RE: In your opinion what causes christians to believe in Jesus
May 5, 2025 at 4:36 am
(This post was last modified: May 5, 2025 at 5:06 am by Sheldon.)
(May 4, 2025 at 8:06 pm)Belacqua Wrote:No one has made that claim, he's attempting to avoid the burden of proof of his claim, by misrepresenting disbelief of that claim, as a contrary claim. It is of course fallacious, to anyone who understand an argumentum ad ignorantiam fallacy.(May 4, 2025 at 5:07 pm)John 6IX Breezy Wrote: Hmm to summarize the conversation: I think that openness to evidence requires openness to possibility. Meaning, the very act of seeking evidence for X implies that X is treated as possible. But of course, many here do not think the existence of God is even possible, and therefore I think them asking for evidence is illogical.

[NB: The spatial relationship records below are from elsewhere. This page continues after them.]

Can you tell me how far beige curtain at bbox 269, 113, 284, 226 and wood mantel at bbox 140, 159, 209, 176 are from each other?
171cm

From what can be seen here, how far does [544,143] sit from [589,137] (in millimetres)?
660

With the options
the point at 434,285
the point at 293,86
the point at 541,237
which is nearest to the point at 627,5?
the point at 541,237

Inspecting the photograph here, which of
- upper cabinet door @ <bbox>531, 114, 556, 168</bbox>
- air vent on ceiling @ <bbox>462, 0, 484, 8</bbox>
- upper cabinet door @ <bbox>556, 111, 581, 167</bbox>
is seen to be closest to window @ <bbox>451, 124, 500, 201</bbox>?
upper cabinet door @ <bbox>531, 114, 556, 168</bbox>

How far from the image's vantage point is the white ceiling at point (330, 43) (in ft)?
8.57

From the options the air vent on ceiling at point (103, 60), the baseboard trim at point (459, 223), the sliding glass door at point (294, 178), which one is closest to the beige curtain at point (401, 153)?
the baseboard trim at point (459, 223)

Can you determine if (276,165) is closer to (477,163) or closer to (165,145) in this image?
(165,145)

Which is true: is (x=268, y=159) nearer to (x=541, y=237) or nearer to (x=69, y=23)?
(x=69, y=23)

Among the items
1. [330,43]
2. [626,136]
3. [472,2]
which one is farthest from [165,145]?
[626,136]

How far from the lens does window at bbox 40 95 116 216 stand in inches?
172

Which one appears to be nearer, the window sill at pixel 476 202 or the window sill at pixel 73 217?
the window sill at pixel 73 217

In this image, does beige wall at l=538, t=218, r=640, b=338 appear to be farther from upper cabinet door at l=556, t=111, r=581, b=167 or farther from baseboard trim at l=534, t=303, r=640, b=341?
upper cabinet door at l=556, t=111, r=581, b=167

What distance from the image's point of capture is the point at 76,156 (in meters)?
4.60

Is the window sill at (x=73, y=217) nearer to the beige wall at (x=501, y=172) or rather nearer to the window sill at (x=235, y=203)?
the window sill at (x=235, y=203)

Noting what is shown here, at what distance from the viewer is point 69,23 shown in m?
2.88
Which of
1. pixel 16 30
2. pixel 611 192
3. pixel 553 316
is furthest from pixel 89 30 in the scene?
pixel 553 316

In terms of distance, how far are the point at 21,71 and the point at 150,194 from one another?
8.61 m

My threshold for possibility is simple: If a proposition is at least conceivable and coherent, and not contradictory, then I'm open to its possibility. But people want me to give objective evidence for possibility itself. And I think that's a weird request. So, with your boar example, I would say the possibility is already there, and the evidence you showed simply makes the case for its actuality. I don't think there is such a thing as objective evidence of possibility itself, because possibility is abstract, it is rational rather than empirical.
Edit: For context, I'm imagining a scale that roughly progresses thus: Conceivable, Possible, Probable, Actual. Most here concede to the first, but we've been stuck on the second for the last 20 pages.
I don't see how anyone could demonstrate that it's impossible for God to exist. If they're making that claim, it would require some serious argument.
conceivable
adjective
capable of being imagined or grasped mentally.
That one can subjectively conceive that a deity is possible, is of no more import to the veracity of that assertions, than that one can conceive that the world is flat, would be to the shape of the earth. Religious apologists often fallaciously imagine that they can dishonestly ringfence their belief, behind an unfalsifiable concept, as if this moves the burden of proof, or at least makes it some sort of 50/50 premise. It is of course irrational to argue that anything gains credence because we lack an alternative explanation or evidence.
This is why John has tried to misrepresent the lack of belief in his bare claim a deity is possible, as a claim that a deity is impossible, but there is an epistemological and rational difference.